Гольцев прикинул: выехать завтра вечером, выспаться за ночь в поезде — к утру он как раз будет в Веснеже.
— С удовольствием поеду. Тыщу лет в Веснеже не был.
— И еще, — мягко и виновато улыбнулся редактор. Он зажал в кулаке толстый красный карандаш, которым черкал по савенковской передовой, и постукивал не-заточенным концом по столу. — Сегодня вечером на металлургическом торжественное собрание, юбилей там у них. Съезди, а? На среду оставим тебе двести строк — досылом пойдет. Промышленники, понимаешь, все заняты… Что тебе информацию стоит?
Информацию действительно ничего не стоило написать — сегодня же вечером, как вернется домой с юбилея. А передовую можно будет завтра утром — встать пораньше и написать…

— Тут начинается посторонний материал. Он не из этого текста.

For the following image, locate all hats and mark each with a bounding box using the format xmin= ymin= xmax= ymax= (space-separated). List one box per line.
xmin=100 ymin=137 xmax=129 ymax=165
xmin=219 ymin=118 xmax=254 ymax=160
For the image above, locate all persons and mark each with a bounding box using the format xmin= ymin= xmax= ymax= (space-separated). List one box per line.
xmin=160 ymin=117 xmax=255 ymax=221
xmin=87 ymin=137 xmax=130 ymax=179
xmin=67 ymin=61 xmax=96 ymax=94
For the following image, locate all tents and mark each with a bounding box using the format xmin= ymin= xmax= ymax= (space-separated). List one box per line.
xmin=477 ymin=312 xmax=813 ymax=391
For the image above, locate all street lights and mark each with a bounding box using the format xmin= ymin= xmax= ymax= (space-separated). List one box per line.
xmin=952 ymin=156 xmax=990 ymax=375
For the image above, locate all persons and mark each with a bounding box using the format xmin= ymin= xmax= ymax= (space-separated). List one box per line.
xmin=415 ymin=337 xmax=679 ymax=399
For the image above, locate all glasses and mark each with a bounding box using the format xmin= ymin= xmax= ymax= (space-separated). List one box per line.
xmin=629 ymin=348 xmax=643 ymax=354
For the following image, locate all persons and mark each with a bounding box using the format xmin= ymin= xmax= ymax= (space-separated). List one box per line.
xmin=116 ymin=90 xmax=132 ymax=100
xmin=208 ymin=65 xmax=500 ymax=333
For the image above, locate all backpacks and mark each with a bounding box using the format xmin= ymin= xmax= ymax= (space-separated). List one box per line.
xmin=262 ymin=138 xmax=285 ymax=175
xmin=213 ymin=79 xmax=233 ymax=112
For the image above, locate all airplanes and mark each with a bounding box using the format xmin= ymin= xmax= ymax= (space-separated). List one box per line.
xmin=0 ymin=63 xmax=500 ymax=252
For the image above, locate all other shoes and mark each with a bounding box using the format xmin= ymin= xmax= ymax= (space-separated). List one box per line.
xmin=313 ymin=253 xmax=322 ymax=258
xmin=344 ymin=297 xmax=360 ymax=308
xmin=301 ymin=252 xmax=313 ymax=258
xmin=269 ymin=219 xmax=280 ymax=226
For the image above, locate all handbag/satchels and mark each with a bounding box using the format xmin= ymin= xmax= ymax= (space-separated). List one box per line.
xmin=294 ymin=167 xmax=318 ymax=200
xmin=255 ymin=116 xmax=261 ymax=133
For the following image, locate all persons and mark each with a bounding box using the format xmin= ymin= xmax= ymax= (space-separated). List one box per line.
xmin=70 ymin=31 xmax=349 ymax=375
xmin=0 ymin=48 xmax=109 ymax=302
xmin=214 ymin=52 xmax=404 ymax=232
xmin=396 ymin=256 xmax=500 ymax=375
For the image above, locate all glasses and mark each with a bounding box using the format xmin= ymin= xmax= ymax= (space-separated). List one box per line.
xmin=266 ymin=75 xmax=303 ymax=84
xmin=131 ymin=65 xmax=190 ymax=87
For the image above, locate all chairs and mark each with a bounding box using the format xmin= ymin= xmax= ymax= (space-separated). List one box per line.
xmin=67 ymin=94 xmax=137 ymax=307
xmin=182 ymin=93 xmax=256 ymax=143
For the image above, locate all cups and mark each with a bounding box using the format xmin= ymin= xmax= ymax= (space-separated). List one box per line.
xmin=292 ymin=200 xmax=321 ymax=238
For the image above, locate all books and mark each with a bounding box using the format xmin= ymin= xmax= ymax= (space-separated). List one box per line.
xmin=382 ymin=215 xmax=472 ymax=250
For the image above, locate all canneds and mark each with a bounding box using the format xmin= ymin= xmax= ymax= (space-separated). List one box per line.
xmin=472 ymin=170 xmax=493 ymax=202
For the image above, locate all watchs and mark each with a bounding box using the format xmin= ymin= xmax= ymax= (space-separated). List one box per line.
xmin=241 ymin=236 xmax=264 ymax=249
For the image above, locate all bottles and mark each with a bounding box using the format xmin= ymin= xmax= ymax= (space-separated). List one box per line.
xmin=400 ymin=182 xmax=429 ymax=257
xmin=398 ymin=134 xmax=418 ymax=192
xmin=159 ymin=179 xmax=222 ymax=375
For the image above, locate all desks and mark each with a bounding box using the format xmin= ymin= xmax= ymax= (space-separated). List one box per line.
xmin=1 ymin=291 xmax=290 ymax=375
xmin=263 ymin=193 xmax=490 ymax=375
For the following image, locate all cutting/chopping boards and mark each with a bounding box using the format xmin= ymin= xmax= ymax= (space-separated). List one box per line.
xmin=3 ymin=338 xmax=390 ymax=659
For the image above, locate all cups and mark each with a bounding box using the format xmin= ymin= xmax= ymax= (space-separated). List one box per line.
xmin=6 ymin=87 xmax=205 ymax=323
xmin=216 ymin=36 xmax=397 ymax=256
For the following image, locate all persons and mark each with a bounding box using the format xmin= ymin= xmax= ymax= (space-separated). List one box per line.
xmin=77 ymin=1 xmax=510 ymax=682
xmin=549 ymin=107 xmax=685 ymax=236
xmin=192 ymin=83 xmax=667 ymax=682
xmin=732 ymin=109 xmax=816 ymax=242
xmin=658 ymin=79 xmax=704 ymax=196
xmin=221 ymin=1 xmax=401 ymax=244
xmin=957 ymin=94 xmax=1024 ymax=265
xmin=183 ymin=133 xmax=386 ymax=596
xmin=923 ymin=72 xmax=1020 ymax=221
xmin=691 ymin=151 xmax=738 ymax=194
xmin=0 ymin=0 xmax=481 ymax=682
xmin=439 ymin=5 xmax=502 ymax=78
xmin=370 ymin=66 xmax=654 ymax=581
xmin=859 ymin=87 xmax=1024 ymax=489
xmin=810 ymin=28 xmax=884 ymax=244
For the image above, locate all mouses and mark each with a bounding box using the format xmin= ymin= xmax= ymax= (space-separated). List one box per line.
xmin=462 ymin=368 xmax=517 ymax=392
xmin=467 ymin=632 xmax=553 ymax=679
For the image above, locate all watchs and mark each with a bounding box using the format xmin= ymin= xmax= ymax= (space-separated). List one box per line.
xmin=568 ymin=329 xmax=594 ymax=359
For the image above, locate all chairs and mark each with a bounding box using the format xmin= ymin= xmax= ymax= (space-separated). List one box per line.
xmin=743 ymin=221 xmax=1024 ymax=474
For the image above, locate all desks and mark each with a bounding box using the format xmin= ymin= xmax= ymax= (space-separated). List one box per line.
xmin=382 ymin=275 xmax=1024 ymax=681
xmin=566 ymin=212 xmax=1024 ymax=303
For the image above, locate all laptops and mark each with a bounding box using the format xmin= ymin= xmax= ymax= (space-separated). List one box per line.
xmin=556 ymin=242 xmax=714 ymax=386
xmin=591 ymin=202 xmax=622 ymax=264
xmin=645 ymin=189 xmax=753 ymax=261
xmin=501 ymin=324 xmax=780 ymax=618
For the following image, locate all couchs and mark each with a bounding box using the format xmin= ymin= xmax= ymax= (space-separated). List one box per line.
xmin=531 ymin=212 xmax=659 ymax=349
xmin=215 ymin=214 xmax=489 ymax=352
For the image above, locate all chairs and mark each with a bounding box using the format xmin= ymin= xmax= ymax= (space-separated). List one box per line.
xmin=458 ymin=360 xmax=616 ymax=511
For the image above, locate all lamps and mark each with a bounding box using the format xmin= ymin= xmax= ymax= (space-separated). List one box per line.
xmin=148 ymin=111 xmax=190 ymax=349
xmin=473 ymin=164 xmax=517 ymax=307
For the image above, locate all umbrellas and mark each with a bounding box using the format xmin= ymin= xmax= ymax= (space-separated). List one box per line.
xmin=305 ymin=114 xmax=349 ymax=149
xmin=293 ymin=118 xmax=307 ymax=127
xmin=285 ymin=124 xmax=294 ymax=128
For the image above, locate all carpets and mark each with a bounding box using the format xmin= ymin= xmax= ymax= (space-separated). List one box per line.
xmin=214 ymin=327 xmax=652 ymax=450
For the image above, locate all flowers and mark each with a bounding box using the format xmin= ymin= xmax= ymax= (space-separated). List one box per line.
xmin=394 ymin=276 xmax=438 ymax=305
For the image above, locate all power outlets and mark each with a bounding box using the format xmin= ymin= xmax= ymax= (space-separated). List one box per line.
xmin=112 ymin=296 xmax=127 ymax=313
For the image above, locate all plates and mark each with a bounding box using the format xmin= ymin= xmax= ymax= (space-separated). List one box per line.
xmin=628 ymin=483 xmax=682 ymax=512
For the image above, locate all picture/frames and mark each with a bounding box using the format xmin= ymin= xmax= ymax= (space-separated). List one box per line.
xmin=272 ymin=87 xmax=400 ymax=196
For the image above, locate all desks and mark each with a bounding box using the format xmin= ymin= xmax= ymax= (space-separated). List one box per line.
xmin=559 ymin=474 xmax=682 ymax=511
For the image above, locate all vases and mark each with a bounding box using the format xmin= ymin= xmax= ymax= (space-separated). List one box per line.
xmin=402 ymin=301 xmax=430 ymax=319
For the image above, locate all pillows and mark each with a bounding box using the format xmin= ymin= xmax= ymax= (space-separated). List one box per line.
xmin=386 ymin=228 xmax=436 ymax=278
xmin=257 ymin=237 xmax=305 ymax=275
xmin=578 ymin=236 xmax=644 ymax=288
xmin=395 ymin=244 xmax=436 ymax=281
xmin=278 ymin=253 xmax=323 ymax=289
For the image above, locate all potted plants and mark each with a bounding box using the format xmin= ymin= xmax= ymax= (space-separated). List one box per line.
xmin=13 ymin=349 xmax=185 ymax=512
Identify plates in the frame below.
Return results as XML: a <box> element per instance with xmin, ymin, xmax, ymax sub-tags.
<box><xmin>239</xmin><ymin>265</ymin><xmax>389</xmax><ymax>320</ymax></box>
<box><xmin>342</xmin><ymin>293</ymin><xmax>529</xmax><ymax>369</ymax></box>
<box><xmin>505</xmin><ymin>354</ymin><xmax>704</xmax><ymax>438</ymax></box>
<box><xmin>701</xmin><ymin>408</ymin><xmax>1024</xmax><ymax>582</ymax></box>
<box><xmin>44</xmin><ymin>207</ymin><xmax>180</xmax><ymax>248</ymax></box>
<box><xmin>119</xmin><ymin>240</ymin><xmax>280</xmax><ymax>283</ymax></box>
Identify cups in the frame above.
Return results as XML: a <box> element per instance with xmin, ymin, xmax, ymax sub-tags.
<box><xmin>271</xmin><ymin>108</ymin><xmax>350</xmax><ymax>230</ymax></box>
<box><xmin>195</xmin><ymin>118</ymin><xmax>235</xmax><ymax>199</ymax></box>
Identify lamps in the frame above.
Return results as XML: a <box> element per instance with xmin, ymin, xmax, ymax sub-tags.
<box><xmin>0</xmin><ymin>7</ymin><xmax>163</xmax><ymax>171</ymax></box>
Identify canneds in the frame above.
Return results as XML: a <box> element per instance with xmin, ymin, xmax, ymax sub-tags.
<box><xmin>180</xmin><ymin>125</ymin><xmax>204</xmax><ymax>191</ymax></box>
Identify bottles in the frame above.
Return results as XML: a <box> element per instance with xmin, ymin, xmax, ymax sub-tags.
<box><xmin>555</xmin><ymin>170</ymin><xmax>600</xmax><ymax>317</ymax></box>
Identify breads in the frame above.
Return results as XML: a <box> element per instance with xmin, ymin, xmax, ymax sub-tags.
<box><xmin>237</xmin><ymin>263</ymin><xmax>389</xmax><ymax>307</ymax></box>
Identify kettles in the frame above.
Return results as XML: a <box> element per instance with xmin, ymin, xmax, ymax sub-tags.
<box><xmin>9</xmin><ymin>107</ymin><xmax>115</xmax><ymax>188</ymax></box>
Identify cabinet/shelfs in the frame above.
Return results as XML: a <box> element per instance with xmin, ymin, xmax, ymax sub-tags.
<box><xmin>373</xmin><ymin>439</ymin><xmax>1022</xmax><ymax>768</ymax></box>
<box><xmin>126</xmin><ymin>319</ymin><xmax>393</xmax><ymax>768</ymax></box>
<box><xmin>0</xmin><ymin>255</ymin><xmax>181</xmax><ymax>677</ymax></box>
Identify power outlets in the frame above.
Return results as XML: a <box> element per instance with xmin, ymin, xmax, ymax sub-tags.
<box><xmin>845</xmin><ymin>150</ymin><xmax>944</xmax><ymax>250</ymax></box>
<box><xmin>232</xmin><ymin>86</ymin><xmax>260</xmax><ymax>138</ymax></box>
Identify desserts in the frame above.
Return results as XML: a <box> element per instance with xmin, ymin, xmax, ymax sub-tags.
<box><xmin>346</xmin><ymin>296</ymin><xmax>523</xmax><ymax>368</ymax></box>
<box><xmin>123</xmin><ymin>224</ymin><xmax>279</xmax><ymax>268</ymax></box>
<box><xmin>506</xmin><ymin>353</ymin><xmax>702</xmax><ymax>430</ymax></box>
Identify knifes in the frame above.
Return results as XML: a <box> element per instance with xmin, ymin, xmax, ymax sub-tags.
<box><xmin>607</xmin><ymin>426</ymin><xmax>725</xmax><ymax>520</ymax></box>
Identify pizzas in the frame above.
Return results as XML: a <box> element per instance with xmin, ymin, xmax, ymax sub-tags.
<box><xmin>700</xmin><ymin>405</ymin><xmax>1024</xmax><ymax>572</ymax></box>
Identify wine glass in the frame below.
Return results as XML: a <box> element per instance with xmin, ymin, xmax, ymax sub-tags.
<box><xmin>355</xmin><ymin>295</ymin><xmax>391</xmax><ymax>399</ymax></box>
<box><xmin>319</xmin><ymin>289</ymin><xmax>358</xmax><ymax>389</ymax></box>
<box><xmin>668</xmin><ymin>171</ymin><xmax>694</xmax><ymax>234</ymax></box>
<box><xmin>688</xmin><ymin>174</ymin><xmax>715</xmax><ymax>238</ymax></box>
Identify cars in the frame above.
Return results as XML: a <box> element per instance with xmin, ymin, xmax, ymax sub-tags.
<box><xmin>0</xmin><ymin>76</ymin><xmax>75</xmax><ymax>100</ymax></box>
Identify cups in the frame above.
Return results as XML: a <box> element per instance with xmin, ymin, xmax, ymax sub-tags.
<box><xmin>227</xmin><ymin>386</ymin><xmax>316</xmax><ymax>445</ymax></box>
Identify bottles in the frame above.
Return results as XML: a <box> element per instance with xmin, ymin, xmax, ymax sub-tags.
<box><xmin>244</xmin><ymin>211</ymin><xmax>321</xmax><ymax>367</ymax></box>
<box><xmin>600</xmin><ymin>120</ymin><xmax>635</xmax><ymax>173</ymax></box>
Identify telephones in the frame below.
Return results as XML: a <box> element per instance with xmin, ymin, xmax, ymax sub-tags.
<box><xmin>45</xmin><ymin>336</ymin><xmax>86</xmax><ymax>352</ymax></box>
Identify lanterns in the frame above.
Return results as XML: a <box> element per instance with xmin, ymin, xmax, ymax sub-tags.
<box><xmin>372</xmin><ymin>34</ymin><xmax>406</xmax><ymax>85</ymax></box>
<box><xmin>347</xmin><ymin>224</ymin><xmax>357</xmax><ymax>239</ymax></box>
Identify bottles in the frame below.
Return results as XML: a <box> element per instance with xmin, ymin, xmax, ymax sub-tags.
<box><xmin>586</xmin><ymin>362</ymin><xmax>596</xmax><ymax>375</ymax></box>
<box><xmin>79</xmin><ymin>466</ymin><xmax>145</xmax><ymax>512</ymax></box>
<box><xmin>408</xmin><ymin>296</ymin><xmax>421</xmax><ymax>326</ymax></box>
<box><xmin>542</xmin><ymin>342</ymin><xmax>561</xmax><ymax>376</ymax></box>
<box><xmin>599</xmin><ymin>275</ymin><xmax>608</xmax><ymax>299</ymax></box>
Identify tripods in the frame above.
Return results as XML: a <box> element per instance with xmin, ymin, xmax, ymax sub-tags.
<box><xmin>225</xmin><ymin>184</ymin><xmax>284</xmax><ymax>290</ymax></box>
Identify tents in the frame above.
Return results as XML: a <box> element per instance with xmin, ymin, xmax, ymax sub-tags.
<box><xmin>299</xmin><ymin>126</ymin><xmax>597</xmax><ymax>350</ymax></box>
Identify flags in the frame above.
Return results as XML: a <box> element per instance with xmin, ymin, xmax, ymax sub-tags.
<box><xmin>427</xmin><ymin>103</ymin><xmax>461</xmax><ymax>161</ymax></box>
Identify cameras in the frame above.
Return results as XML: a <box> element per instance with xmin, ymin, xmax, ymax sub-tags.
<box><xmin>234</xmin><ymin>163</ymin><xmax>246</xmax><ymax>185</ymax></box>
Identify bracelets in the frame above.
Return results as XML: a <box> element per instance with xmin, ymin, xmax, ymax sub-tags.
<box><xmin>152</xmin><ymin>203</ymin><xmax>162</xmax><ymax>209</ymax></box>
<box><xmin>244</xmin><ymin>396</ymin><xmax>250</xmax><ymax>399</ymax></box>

— Ладно, — сказал Гольцев. — Некогда мне. Но если уж никого нет…
— Спасибо. Я же знал, что ты не откажешь. — Редактор, снова встал, сунул руки в карманы и, выйдя из-за стола, прошелся по кабинету. — Я тут в редакции на кого могу положиться? На тебя да еще трех-четырех. На Савенкова вот.
Десять лет назад, когда редактор вот так же вышел из-за стола и, улыбаясь, протягивая руку, пошел ему навстречу, у Гольцева ухнуло в пятки сердце и под глазом задергалась, застучала пульсом жилка.
— Надо бы тебе, шеф, — сказал он, — и самому выбраться кой-куда. А то уж сколько лет…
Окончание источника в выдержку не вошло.